A possible example can be seen in file graphxlib.c in the declaration of function rawImage:

static XImage *rawImage (char *data, int w, int h, int len)

not checking return code of common system calls

call such as printf, fprintf, sprintf etc. all return a return code which is rarely checked, this is certainly true of acedb code. We should decide if this is to be continued and documented as a hole in the code or rectified.

use of sprintf/vsprintf

there are a number of places in acecb code where sprintf or vsprintf are used to write data into a buffer. Unfortunately there is no way of knowing in advance how much data will be written nor can the amount of data written be controlled. This produces the real danger that the buffer will overflow. The messprintf code has been altered to handle this as well as possible, there is also a new call in some libc versions called snprintf which will only print out up to the requested number of bytes. When this call becomes more widely available it will be included in the code. (perhaps we should #ifdef this in for operating systems that support this new call ??)

Makefiles

The following discussion talks about the directory structure for each individual developer, this is NOT a shared directory structure.

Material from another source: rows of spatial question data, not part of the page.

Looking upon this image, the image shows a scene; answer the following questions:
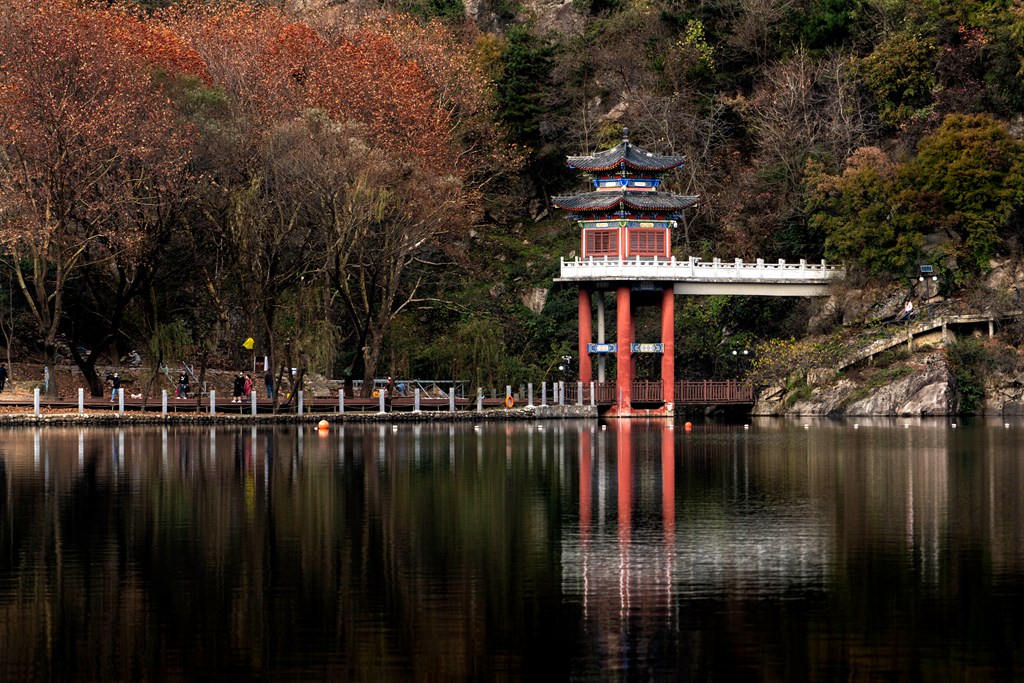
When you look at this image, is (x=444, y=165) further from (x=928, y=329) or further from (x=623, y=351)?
(x=928, y=329)

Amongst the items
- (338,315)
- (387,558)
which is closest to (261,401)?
(338,315)

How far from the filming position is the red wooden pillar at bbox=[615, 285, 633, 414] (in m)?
80.3

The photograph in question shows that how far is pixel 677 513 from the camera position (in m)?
35.0

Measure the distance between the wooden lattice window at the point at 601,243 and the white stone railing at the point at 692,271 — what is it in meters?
0.79

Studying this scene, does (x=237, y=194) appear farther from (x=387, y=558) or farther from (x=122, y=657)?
(x=122, y=657)

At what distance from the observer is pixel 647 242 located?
81.4 metres

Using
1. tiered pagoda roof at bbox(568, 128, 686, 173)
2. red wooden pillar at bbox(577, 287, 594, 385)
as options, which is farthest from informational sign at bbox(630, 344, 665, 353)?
tiered pagoda roof at bbox(568, 128, 686, 173)

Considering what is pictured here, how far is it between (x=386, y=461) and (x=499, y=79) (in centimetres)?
5468

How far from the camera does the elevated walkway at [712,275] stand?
260 feet

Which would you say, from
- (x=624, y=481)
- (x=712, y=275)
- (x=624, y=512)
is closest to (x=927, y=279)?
(x=712, y=275)

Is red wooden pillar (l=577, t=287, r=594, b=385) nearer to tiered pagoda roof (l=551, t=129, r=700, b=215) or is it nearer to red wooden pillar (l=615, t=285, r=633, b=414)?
red wooden pillar (l=615, t=285, r=633, b=414)

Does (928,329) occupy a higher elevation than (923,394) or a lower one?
higher

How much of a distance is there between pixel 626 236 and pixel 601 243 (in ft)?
4.29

Currently the makefiles allow a user to log onto different machines (Sun, HP etc), type 'make' and have the make run and put its results into a machine specific directory. There are still some improvements to be made:

The directory hierachy has been substantially reorganised/renamed so that directory names reflect the purpose of the code within them but there is still some work to do.
The private header files for a package should be kept in the same directory as the code files for the package, the public header files for the package can go in the common wh directory. This work is mostly done but many source files do not correctly specify the acedb header files as either <wh/header.h> for public headers or as <wpackage/header.h> for private headers.
We should consider altering the make files to allow compilation from within that directory, at the very least it should be possible to say something like 'make fmapcontrol.o' and just compile a single object file. The makefile at the bottom of the tree will allow a developer to type 'make' and have the entire the development tree remake itself. This bottom level makefile will also ensure that the code is built in the correct order (libraries first, applications next).
Dependencies still need a lot of work so that code is correctly recompiled (we can also use the makedepend tool to help with this).
extra targets such as 'clean' and 'install' need tidying up,

acedb directories

acedb applications expect databases that they are run against to have a standard directory tree format, e.g. given a database directory of "cgc" then "cgc/database" will contain the actual database files, "cgc/wspec" will contain the files describing the format of the database files etc. etc. Unfortunately this database tree structure is scattered across the code as individual strings embedded in routines (e.g. "wspec"). This seems like encapsulation but in fact means that to alter or see the directory structure (or debug errors such as not being able find help pages) is very difficult. The directory structure should be encapsulated in one file (perhaps an include file) so it can be easily altered or inspected. If encapsulation of say the spec reading routines is desired then they should be initialised with the path to the spec files.

Note that this spreading of directory names across the code has also lead to a duplication of code to find the database directory and hence the required subdirectory to several places in the code. Clearly there should be one place in any application where the database directory is found and after that individual subdirectories will be identified from this. (This was clearly the intent in help.c which has a helpInit function which is supposed to initialise a static variable to point forever at the directory where the help is to be found. This does not happen in fact and help.c did not find its help files correctly until recently.